The Washington Post reported how when Israel wanted to sell Uzi Machine Guns to the drugs cartels, to keep their hands clean, LTTE intermediaries were paid to ship the arms and transfer them to the cartels off South America.
As the preceding week saw emotions rising with the President’s interjection, Mavai Senathirajah claimed that the LTTE had instilled some order in society.
We all know that houses were taken over by LTTE big-wigs for their personal use and that the owners, who will see no order in their houses being nationalized.
Worse would be Neelan Tiruchelvam’s family (including me) who see no order in the killings of those who did not agree with the LTTE. A Trincomalee refugee near my home in Nallur was shot after naming her a prostitute for selling string-hoppers to the Sri Lankan Army.
I saw no order in that, and an insult to Trincomalee culture to point to her blue plastic ear-studs to prove she was a prostitute Good caste women wear gold, that was their claim.
Mavai Senathirajah at one point during the party convention got emotional and said that unless there was a solution to Tamil problems in the next three months, to translate him directly, “War will breakout.”
When we should speak of delivering on the promises of 2015, we are losing sight of the context of war, and trade in inflammatory speeches.
The unnecessary white-washing of the LTTE threatens and does violence to the SJV legacy of non-violence.
The LTTE is gone and there is no point in criticizing them or defending them. We must tend to the living.
That tending requires punishing war crimes so the living will feel safe.
Sampanthan, in particular, was on the hit list of the LTTE for years, living in terror and in hiding. He risked his everything, persuading the community to renounce the LTTE heritage to give peace talks a chance at the end of the war.
Going by the clear electoral endorsement, the community was fully behind him. He delivered his side of the 2015 bargain. The Government must keep to its bargain.
Alas! As the Government reneged on its promises of 2015, Sampanthan holds fast to his end. He has saved the Government at every turn, even getting the bond-scam report suppressed by asking for a translation. And the Government?
In response to Sampanthan’s peace overtures, the Southern Sinhala polity has gone berserk.
One of the highest prelates of the Buddhist establishment says Muslim shops should be boycotted and Muslims stoned.

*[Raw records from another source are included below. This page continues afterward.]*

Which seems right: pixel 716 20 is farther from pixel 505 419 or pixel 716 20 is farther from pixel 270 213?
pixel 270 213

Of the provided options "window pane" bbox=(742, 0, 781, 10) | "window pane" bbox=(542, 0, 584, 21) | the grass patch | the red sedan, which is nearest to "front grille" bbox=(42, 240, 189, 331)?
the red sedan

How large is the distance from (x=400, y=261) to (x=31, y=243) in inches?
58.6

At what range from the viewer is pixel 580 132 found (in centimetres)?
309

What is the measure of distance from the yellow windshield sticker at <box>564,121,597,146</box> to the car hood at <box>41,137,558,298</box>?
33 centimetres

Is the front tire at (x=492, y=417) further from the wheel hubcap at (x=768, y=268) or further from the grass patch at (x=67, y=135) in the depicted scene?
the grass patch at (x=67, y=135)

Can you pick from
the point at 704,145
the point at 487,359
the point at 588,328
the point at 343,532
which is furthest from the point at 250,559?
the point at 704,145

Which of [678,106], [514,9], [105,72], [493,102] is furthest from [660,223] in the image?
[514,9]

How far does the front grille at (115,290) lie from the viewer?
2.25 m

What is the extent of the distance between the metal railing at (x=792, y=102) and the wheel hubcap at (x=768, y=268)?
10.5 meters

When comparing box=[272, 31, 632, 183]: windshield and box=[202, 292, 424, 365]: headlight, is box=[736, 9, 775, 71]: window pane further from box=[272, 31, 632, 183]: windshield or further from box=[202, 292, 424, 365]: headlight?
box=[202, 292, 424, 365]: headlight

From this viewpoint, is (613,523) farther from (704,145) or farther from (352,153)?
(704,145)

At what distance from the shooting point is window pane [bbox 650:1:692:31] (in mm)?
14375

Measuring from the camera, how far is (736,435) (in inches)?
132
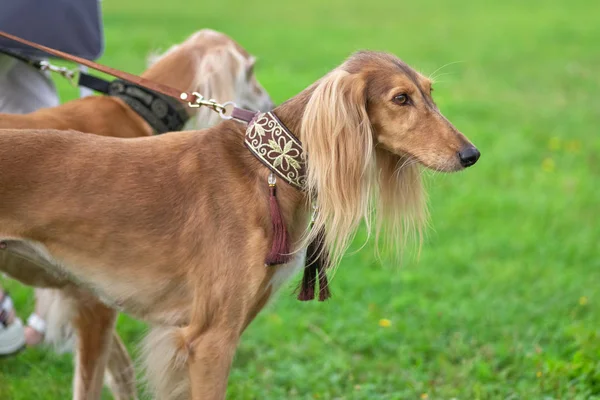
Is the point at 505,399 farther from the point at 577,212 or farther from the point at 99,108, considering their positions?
the point at 577,212

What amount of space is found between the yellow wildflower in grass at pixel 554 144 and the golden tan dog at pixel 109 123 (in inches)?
190

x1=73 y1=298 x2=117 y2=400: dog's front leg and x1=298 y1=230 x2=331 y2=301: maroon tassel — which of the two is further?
x1=73 y1=298 x2=117 y2=400: dog's front leg

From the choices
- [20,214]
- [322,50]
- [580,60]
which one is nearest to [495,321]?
[20,214]

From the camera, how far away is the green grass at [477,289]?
4574 mm

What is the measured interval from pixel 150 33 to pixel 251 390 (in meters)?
12.1

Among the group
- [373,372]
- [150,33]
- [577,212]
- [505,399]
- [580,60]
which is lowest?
[150,33]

Nothing happens to him but liberal writers, like Kusal Perera, are threatened using hate-speech laws.
It seems apparent by now that a Muslim doctor has faced false allegations of performing sterilizations on Sinhalese women. Gnanasara Thera has been pardoned and lets loose after conviction, and openly threatens havoc.
"In the country, it has come to the point where peaceniks lull us, making us lambs readied for slaughter. The past three years have been a journey where Tamils collaborated, while the Government took away the little we have left, like our lands and temples"
On the other hand, numerous Tamil suspects whose time in incarceration exceeds a life sentence, remain incarcerated without trial, let alone a conviction.
I cannot blame the extremism of Tamil leaders’ nostalgia for the LTTE days.
Sampanthan will have difficulties cracking the whip on them when his partnership with the Government in good faith has been betrayed and he is frustrated by the Government in the one-way street where he gives but is not allowed to bring anything to his people, let alone safety from war criminals.
Unless Sampanthan has something to show, peace will be more distant and Tamil grievance more severe.
Sampanthan could exit politics and leave the field open to wild extremists. However, many Tamils would like him to stay on in politics and wisely steer the floundering Tamil ship to safety as he has always tried.
It is in the interests of the Sinhalese establishment to rein in the extremists they hatched rather than to hide in fear of them.
Fitting, is it not that, Sampanthan personally declared open a hall that is for the purpose of advancing SJV’s non-violence?
Indeed. SJV, whose visage reflected the gentle spirit of Christ, was equally frustrated by the Government’s racist intransigence. Sampanthan in his equanimity in the face of betrayal is a fitting successor to SJV.